Caveat: Not all entries in a sequence database possess a reference to a taxonomic identifier, and some entries may possess more than one. Nevertheless, sequence databases and taxonomy data are synchronized “sooner or later”: even if the taxonomic tree changes (which happens frequently1), the sequence entries will nearly always reference a valid taxonomic identifier. Using public databases like Swiss-Prot, these changes need about one week to propagate[4].

 

11.3 Options

The following constraints can be used in any combination and order.

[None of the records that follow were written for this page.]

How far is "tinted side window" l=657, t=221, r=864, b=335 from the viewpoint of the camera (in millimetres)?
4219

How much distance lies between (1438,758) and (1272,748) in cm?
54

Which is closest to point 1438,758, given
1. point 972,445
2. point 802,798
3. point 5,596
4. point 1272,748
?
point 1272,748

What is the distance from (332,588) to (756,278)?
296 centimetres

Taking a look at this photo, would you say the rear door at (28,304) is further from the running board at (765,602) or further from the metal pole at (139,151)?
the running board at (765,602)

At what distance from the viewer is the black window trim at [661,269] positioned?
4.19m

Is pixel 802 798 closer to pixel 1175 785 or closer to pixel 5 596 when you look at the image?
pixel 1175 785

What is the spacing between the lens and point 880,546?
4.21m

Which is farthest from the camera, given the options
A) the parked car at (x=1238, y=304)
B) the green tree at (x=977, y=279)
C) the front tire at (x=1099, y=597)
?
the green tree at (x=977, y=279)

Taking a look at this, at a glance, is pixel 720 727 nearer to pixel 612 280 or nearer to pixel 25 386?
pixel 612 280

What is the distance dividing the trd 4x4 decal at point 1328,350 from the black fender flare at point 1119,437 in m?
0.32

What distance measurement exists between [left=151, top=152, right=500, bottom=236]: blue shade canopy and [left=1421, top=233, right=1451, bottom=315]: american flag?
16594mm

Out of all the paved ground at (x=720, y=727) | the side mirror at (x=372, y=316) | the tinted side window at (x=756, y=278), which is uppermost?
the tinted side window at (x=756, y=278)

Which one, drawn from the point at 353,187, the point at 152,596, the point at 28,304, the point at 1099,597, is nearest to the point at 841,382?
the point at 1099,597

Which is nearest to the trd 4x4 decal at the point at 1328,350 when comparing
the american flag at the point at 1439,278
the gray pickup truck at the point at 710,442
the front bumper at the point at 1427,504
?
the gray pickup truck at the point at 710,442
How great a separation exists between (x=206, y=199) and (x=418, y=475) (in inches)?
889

Please keep in mind that the constraints must be satisfied independantly (they are joined with a logical AND): if one of those is not fulfilled, the query will return an empty result.

seq_source=...
A non-empty list of sequence database names.
seq_name=...
A list of sequence entry names (given explicitly, or implicitly using query identifiers) to be included in the results.
and_seq_name=...
A list of sequence entry names to be included in the results (logical AND with the previous constraint).
not_seq_name=...
A list of sequence entry names to be excluded from the results (logical NOT to restrict the two previous constraints).
cla_source=...
A non-empty list of classification database names.
cla_name=...
A list of classification entry names (given explicitly, or implicitly using query identifiers) to be included in the results.
and_cla_name=...
A list of classification entry names to be included in the results (logical AND with the previous constraint).
not_cla_name=...
A list of classification entry names to be excluded from the results (logical NOT to restrict the two previous constraints).
hat_name=...
A hat list given using query identifiers to be included in the results.
-lim=...
Maximum number of rows to be returned.
-ref=...
A query identifier, i.e. a string that starts with "$" followed by a letter, possibly followed by more letters, digits or underscores. This is how a query can be saved to be re-used later in other operations. When supplied, this option prevents the query to be executed.

1Taxonomy changes e.g. when a species is sequenced for the first time (it must be inserted), or when phylogenic studies define a new classification of species. In addition, taxonomic identifiers may be deleted or merged.